Antonin Dvořák’s Symphony No. 9 in E-minor, Op. 95 (subtitled hastily by the composer “From the New World” as he handed the score off to be copied for the world premiere performance by the NY Philharmonic in 1893) is easily one of the most standard works in the classical repertoire: a warhorse as popular as Beethoven’s 5th and Tchaikovsky’s Nutcracker. It’s easy to get jaded and cynical, and roll our eyes when another performance is on the program. These works can be played by any orchestra with their eyes closed, and the audience will dutifully applaud. But sometimes you hear a performance that makes you sit up and rethink your cynicism, and reevaluate why these works are warhorses in the first place. It’s not pure chance that some of these compositions have been played more than others, and will continue to be played.

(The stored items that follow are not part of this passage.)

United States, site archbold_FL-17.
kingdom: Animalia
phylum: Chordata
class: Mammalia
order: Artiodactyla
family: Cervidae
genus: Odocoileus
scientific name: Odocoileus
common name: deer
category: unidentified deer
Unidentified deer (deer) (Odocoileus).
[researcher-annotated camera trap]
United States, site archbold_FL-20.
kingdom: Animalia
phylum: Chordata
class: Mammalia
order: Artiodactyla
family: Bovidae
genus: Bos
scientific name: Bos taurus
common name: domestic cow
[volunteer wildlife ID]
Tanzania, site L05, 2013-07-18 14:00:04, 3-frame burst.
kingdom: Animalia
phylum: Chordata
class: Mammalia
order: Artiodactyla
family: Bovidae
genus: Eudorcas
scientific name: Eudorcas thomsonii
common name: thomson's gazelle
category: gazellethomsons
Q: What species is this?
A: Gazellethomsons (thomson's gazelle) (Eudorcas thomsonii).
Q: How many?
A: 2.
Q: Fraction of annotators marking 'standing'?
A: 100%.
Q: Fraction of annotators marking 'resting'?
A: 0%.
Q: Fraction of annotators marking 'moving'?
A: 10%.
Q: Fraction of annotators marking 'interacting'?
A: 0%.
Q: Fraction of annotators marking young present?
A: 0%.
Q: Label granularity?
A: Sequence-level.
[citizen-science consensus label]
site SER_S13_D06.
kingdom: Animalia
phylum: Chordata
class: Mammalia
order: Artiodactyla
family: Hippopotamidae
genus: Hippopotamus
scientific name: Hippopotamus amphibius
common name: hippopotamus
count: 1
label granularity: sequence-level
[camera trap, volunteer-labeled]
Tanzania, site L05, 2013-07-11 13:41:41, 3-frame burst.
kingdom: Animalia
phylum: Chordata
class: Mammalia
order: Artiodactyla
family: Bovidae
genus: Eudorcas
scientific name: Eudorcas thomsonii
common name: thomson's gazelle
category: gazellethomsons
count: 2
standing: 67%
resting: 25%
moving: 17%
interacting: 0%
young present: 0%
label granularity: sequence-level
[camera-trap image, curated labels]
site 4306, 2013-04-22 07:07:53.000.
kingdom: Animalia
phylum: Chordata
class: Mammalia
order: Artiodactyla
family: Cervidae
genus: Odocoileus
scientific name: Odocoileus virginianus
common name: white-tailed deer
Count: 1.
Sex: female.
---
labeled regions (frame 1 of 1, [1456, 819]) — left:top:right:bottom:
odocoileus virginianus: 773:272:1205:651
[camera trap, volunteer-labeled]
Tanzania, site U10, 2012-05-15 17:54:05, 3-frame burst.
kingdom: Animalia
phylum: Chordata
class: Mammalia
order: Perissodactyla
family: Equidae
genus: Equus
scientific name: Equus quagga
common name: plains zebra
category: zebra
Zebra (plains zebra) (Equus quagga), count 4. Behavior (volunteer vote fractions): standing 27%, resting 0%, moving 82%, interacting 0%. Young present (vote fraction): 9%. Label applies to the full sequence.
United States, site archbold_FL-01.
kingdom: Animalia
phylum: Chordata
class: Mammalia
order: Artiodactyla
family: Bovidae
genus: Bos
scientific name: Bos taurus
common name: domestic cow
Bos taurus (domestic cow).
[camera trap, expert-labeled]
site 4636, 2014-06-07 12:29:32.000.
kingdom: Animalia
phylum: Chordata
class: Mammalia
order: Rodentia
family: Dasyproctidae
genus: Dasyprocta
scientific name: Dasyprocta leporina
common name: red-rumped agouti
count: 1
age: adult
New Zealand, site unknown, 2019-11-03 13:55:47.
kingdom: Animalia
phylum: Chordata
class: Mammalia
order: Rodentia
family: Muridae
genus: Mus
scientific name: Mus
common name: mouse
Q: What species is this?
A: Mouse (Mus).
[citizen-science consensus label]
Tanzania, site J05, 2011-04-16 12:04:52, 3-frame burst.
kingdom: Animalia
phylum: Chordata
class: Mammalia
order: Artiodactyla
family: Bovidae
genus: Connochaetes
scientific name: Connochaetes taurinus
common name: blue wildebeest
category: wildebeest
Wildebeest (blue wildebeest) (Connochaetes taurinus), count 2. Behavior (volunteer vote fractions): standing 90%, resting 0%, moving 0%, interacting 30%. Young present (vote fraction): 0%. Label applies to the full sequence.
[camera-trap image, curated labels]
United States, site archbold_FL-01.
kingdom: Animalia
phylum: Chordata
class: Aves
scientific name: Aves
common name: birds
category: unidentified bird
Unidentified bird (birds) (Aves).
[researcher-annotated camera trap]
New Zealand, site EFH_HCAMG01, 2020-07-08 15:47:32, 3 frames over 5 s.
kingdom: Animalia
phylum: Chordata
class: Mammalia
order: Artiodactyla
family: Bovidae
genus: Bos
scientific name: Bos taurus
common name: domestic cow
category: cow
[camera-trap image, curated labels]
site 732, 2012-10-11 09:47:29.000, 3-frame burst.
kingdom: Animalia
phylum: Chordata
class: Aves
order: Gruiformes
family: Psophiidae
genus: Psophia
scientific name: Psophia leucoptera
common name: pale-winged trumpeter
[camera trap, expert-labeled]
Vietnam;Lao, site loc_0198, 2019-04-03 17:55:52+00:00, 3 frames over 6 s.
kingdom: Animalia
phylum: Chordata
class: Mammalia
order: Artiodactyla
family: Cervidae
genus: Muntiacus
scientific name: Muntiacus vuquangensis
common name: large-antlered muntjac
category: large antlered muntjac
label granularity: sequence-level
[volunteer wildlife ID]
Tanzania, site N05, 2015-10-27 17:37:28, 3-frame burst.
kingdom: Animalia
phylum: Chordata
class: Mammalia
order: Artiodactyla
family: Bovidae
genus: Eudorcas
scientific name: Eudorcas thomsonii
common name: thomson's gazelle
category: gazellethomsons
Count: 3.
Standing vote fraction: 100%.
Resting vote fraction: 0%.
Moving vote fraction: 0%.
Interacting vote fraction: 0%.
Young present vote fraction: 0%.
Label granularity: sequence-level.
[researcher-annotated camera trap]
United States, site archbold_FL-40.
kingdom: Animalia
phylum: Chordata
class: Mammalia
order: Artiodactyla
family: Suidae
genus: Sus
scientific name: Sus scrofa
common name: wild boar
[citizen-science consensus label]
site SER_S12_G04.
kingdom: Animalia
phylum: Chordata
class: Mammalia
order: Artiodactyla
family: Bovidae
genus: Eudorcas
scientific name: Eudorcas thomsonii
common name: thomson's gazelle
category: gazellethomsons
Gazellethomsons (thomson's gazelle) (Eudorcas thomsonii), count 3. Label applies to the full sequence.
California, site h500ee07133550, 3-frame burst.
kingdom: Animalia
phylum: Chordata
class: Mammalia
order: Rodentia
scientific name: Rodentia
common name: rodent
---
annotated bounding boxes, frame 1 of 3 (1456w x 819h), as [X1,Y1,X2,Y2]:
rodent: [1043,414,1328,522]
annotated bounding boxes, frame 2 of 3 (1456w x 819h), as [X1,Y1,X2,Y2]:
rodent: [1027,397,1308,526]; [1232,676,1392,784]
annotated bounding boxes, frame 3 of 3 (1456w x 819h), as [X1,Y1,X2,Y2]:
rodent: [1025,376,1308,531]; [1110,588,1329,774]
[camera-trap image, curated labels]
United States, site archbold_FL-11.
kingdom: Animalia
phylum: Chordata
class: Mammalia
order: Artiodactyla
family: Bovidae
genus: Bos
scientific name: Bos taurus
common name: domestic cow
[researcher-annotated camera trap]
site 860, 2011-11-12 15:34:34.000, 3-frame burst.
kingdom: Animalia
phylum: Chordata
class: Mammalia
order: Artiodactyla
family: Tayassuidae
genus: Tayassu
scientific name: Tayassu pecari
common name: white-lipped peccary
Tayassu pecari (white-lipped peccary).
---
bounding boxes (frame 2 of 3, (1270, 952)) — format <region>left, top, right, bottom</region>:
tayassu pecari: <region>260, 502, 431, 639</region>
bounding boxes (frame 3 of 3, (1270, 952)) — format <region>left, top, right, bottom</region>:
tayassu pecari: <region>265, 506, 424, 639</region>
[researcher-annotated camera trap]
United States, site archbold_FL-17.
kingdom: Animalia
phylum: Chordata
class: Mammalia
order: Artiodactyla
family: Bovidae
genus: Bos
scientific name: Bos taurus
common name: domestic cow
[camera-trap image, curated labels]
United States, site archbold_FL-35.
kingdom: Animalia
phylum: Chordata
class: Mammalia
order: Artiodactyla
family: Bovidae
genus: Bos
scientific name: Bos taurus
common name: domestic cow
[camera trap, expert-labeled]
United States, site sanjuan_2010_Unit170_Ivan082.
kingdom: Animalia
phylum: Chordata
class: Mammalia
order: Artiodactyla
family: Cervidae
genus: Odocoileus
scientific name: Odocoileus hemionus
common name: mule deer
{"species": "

This evening’s performance of Dvořák’s 9th was such a performance: Maestro Stutzmann led a revelatory, fresh, thrilling interpretation of a work we’ve all heard countless times. She struck a perfect balance between embracing the familiarity of the melodies while not lingering on them for their own sake. Harking back to Mendelssohn’s fairies dropping in on Wagner’s Tannhäuser, many moments of Dvořák symphony sounded like his beloved Slavonic Dances of decades earlier, effortlessly swirling and swaying. The second movement was perhaps the most wonderful music making of the evening from all involved. It’s chamber music-like orchestration, with small sections of the orchestra handing off music to one another, was wondrously coordinated. I was reminded of that famous speech Salieri delivers in Peter Shaffer’s “Amadeus” about Mozart’s Serenade for Thirteen Wind Instruments: “A single note, hanging there, unwavering. Until a clarinet took it over, sweetened it into a phrase of such delight!” That’s what the entire Largo felt like tonight: every note being sweetened into phrases of delight. The opening notes of the final movement have never sounded more like the theme from “Jaws” (wouldn’t be even a little bit surprised if that’s where John Williams got the idea considering how many of his ideas were directly lifted from existing works). The swirling rhythms and melodies have seldom sounded this fresh and exhilarating.
The ovation that greeted the performance was huge, people leaving the theater were buzzing about the debuting conductor. I hope we see and hear much more of Maestro Stutzmann at David Geffen Hall.